Return, unchanged, each of the lines below that contains the word "shoe".

----- Dataset records

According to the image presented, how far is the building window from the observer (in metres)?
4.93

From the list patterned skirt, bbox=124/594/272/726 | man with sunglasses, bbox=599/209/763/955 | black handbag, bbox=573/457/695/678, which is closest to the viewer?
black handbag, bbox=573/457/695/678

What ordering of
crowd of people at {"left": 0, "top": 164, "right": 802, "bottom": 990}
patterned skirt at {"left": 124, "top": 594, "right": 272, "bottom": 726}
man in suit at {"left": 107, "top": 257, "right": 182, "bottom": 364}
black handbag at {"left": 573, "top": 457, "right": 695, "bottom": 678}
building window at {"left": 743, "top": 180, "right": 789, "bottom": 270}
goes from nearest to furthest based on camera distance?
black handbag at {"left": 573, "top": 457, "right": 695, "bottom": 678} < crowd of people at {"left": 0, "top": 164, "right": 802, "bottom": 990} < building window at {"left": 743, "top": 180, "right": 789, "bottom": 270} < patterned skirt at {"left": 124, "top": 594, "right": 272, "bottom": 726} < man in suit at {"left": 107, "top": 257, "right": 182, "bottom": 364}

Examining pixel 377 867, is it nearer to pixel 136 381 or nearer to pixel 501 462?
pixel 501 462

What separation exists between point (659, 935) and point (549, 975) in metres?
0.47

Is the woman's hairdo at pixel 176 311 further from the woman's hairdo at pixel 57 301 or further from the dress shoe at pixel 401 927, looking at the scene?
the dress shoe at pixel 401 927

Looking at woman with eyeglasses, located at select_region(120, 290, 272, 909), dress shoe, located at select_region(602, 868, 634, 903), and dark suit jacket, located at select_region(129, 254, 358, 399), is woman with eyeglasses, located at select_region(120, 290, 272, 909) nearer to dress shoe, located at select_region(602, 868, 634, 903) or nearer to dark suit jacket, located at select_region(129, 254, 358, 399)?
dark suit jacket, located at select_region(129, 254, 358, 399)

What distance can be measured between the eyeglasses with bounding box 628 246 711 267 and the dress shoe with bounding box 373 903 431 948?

----------
----- Dataset records

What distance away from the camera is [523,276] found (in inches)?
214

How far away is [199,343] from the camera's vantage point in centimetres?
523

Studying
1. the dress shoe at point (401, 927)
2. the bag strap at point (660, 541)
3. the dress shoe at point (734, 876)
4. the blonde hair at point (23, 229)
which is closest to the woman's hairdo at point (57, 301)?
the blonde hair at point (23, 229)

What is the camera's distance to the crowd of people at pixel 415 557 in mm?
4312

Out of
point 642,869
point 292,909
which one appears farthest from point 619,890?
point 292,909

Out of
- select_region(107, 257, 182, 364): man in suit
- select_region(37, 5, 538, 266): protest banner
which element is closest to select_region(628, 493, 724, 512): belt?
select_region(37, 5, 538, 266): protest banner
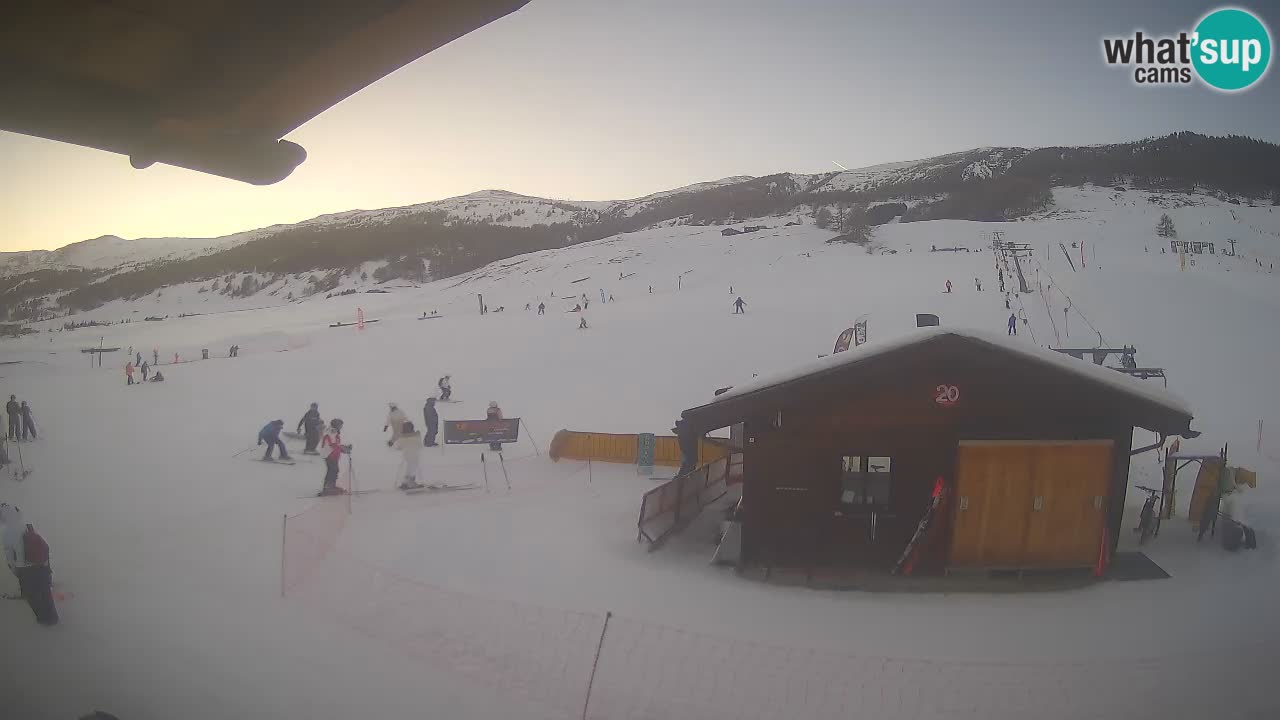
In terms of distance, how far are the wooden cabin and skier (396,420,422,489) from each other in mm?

----------

### Complete answer
Is the woman's hairdo at pixel 176 311 further from the woman's hairdo at pixel 57 301 or further from the dress shoe at pixel 401 927, looking at the scene?
the dress shoe at pixel 401 927
Looking at woman with eyeglasses, located at select_region(120, 290, 272, 909), dress shoe, located at select_region(602, 868, 634, 903), and dark suit jacket, located at select_region(129, 254, 358, 399), is woman with eyeglasses, located at select_region(120, 290, 272, 909) nearer to dress shoe, located at select_region(602, 868, 634, 903) or nearer to dark suit jacket, located at select_region(129, 254, 358, 399)?
What distance can be measured between the eyeglasses with bounding box 628 246 711 267 and the dress shoe with bounding box 373 903 431 948?
1. the dress shoe at point (401, 927)
3. the dress shoe at point (734, 876)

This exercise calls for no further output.